TEXT PASSAGE below:

Pablo Alfaro

Personal information
- Full name: Pablo Alfaro Armengot
- Date of birth: 26 April 1969 (age 57)
- Place of birth: Zaragoza, Spain
- Height: 1.85 m (6 ft 1 in)
- Position: Centre-back

Youth career
- Zaragoza

Senior career*
- Years: Team / Apps / (Gls)
- 1986–1989: Zaragoza B / 77 / (4)
- 1989–1992: Zaragoza / 107 / (2)
- 1992–1993: Barcelona / 7 / (1)
- 1993–1996: Racing Santander / 108 / (1)
- 1996–1997: Atlético Madrid / 11 / (0)
- 1997–2000: Mérida / 97 / (0)
- 2000–2005: Sevilla / 164 / (3)
- 2006–2007: Racing Santander / 22 / (1)
- Total:  / 593 / (12)

International career
- 1998–2006: Aragon / 3 / (0)

Managerial career
- 2009–2010: Pontevedra
- 2010: Recreativo
- 2012–2013: Leganés
- 2013: Huesca
- 2014–2015: Marbella
- 2017–2018: Mirandés
- 2019–2020: Ibiza
- 2020–2021: Córdoba
- 2022–2023: San Fernando
- 2023–2024: Murcia
- 2026: Gimnàstic

= Pablo Alfaro =

Spanish football player and manager

Pablo Alfaro Armengot (born 26 April 1969) is a Spanish former professional footballer who played as a central defender. He is currently a manager.

In his career, in which he represented six teams – most notably Sevilla – he amassed La Liga totals of 418 matches and seven goals over 15 seasons, receiving a total of 18 red cards and being sent off nearly 30 times.

Alfaro embarked on a managerial career in the late 2000s.

End of TEXT PASSAGE.
DATA SECTION below:

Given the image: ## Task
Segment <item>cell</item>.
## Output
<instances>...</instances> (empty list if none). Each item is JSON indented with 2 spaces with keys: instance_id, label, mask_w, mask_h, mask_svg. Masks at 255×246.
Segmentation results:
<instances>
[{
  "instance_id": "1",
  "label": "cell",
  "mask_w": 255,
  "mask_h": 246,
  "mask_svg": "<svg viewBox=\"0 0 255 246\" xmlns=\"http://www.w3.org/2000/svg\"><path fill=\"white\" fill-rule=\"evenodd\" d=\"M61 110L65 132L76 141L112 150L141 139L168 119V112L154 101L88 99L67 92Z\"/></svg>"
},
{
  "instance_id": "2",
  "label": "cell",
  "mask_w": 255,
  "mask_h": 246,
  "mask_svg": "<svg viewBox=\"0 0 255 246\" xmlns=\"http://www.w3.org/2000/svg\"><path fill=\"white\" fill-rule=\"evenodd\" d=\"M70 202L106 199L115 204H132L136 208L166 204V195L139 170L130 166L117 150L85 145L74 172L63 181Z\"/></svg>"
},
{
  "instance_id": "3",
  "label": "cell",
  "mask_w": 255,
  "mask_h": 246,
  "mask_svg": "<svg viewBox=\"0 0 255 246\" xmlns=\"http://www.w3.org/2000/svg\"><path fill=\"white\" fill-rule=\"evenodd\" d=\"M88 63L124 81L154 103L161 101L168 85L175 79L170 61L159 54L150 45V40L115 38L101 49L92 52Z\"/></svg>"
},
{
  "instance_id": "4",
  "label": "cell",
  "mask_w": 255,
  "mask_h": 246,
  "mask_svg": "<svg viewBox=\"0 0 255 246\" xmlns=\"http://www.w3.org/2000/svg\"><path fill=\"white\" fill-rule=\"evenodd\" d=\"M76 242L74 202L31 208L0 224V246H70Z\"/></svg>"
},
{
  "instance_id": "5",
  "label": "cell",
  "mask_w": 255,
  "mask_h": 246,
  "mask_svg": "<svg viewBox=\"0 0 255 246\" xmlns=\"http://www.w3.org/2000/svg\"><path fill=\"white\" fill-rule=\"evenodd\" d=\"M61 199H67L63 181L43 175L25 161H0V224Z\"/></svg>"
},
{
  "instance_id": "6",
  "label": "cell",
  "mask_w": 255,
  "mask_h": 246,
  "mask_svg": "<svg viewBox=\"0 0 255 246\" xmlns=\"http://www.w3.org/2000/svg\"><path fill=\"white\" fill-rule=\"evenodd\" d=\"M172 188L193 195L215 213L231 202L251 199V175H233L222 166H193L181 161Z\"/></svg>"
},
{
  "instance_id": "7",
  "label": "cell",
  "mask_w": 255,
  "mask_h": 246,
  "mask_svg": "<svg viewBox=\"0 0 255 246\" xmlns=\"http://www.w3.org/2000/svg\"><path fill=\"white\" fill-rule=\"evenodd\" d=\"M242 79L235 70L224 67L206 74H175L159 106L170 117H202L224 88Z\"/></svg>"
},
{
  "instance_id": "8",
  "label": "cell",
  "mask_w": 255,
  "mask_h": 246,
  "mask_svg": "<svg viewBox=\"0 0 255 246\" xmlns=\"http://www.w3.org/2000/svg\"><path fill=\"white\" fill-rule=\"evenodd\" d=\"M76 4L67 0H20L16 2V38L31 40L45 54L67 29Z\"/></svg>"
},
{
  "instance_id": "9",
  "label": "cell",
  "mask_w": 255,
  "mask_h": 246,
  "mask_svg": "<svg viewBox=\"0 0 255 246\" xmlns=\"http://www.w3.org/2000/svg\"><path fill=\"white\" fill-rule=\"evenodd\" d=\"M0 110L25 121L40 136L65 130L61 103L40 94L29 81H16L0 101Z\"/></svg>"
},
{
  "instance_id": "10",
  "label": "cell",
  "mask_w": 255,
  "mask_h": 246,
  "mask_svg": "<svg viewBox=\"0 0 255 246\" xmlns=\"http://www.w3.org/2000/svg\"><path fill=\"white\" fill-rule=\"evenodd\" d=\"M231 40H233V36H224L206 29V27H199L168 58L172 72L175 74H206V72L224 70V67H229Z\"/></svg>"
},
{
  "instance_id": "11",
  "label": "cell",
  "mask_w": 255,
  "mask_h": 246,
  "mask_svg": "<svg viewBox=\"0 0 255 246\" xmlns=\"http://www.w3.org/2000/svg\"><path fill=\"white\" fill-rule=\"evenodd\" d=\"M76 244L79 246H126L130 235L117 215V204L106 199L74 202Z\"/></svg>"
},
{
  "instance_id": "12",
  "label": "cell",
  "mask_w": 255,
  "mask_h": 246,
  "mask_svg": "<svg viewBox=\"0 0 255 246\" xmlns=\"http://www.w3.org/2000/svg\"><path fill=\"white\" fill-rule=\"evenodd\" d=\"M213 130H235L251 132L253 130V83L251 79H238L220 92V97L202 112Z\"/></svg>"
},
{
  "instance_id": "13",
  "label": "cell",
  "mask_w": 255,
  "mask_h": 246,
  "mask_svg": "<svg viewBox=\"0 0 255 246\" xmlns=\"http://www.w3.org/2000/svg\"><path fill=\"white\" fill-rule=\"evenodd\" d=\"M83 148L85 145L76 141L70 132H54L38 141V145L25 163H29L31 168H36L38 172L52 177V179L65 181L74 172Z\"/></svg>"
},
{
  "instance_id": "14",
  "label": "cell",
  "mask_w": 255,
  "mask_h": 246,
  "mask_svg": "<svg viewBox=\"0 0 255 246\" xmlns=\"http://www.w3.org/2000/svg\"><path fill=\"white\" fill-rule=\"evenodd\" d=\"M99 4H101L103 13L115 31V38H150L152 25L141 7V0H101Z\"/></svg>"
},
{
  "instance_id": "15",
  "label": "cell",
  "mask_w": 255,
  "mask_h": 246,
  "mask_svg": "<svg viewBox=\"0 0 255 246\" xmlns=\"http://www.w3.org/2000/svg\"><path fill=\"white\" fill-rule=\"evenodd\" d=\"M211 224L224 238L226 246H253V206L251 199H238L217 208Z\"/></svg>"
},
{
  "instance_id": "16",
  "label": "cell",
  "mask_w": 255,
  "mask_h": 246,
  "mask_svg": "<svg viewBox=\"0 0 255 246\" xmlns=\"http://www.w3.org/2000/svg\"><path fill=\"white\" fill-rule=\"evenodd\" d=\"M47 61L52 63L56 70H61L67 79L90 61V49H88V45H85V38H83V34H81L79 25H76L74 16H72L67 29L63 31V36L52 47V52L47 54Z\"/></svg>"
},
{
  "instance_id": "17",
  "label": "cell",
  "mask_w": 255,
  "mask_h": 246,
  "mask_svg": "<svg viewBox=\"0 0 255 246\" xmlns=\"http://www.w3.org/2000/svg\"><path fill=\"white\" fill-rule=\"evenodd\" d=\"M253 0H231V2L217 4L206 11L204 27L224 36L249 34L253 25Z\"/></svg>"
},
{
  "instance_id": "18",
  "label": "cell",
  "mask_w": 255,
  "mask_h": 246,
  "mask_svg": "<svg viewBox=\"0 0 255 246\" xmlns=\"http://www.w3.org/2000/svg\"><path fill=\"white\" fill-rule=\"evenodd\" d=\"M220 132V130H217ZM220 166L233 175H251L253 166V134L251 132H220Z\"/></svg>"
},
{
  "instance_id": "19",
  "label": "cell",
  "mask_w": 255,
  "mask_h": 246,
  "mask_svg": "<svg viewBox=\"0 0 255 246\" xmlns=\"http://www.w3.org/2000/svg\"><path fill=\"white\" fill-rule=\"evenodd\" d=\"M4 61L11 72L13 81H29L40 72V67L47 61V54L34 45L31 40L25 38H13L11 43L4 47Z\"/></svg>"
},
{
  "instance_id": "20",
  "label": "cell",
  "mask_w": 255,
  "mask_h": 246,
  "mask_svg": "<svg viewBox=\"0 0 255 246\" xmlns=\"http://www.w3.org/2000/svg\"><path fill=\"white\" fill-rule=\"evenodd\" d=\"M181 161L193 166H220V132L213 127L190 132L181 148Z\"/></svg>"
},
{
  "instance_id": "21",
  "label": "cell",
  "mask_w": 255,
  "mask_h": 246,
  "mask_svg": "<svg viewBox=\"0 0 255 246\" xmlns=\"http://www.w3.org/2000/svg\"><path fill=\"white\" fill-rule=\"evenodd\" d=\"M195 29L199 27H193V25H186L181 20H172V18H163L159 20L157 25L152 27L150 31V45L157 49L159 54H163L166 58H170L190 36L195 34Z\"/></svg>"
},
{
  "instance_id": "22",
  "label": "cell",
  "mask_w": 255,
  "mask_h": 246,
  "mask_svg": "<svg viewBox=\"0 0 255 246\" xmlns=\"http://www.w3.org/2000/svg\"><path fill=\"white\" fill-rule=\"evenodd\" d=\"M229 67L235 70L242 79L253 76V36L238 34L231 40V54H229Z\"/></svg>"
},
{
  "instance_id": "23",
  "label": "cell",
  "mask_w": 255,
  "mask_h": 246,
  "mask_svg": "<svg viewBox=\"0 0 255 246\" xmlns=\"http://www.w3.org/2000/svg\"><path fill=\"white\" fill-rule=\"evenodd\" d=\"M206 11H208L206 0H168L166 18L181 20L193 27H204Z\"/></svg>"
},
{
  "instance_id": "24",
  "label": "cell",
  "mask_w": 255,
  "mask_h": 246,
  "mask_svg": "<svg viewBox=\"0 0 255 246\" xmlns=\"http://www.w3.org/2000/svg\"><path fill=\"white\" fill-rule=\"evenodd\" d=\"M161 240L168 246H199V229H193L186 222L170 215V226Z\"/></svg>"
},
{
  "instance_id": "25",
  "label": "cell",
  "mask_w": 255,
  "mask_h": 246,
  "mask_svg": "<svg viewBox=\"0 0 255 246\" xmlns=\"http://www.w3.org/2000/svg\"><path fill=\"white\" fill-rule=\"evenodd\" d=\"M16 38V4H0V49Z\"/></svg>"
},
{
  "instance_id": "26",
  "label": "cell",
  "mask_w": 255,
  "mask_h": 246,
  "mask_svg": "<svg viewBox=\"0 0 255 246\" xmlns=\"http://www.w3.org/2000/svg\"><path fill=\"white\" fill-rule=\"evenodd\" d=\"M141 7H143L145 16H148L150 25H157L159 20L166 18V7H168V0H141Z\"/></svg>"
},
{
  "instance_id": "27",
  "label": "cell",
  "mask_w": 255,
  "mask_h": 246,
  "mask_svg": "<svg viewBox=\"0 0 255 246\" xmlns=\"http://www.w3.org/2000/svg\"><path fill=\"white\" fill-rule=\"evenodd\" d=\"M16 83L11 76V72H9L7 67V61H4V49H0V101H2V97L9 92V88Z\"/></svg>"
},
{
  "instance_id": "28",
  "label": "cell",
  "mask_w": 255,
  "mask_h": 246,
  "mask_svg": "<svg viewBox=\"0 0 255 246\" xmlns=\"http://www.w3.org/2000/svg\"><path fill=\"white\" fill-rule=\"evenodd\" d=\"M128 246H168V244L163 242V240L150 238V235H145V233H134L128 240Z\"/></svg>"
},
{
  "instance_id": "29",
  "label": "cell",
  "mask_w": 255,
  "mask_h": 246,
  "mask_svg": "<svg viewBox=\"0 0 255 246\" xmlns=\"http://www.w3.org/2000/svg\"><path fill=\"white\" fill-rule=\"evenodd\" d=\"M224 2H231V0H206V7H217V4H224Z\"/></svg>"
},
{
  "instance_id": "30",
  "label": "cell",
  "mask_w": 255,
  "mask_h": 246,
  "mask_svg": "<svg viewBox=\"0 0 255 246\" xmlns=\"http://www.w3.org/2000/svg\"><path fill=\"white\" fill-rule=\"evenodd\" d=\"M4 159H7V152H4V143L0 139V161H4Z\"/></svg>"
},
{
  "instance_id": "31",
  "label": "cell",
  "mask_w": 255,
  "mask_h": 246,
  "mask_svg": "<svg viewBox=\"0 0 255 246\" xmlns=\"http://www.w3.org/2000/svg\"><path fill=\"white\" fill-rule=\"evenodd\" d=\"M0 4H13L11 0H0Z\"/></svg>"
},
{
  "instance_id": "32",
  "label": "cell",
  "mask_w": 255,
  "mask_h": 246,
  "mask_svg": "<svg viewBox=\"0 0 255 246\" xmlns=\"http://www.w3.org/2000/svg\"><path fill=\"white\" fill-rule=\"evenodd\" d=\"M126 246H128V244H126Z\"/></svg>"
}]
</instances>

End of DATA SECTION.

ASSIGNMENT 1
How would you translate this sentence from the Pablo Alfaro profile into Spanish: "Alfaro embarked on a managerial career in the late 2000s."?
ASSIGNMENT 2
Could you carry on writing the Pablo Alfaro profile, picking up after its final sentence?

OUTPUT 1
Alfaro inició una carrera como entrenador a finales de la década de 2000.

OUTPUT 2
==Playing career==
Born in Zaragoza, Alfaro started his career with his hometown club Real Zaragoza. He made his La Liga debut on 3 September 1989 in a 3–0 home win against Rayo Vallecano, and he only missed one league game in his debut season as they finished in ninth position.

In the summer of 1992, Alfaro signed with FC Barcelona, being rarely used in his only season in Catalonia. He went on to represent Racing de Santander and Atlético Madrid, being an undisputed starter with the former but only second or third choice with the latter.

Alfaro joined CP Mérida for the 1997–98 campaign, playing all but four matches as the Extremadurans were relegated from the top flight and collecting 12 yellow cards and two red in the process. In 1999–2000, the side finished sixth in the Segunda División but was relegated again, due to financial irregularities.

In the 2000 off-season, the veteran moved to Sevilla FC also in division two, helping the Andalusia team to return to the top division in his first season. During his spell, Alfaro formed a fearsome partnership with Javi Navarro, but following the emergence of youth graduate Sergio Ramos and the January 2006 arrival of Julien Escudé, he became a secondary defensive unit, leaving in that transfer window to former side Racing and scoring a rare but crucial goal on 7 May in a 2–1 home win against CA Osasuna to help them to barely avoid top-tier relegation.

==Coaching career==
Alfaro retired from football at the end of the 2006–07 season aged nearly 38, having appeared in exactly 600 official games as a professional. Two years later he started his coaching career, with Segunda División B team Pontevedra CF, leading the Galicians to the fourth position in the regular season, albeit with no subsequent play-off promotion.

Alfaro upgraded a division on 17 June 2010, signing with Recreativo de Huelva. Exactly four months later, after only four draws in eight matches, he was fired by the oldest club in Spain.

In June 2012, Alfaro joined third-tier CD Leganés for the upcoming campaign. He took the Community of Madrid team to the play-offs, where they lost 3–2 on aggregate to Lleida Esportiu in the quarter-finals.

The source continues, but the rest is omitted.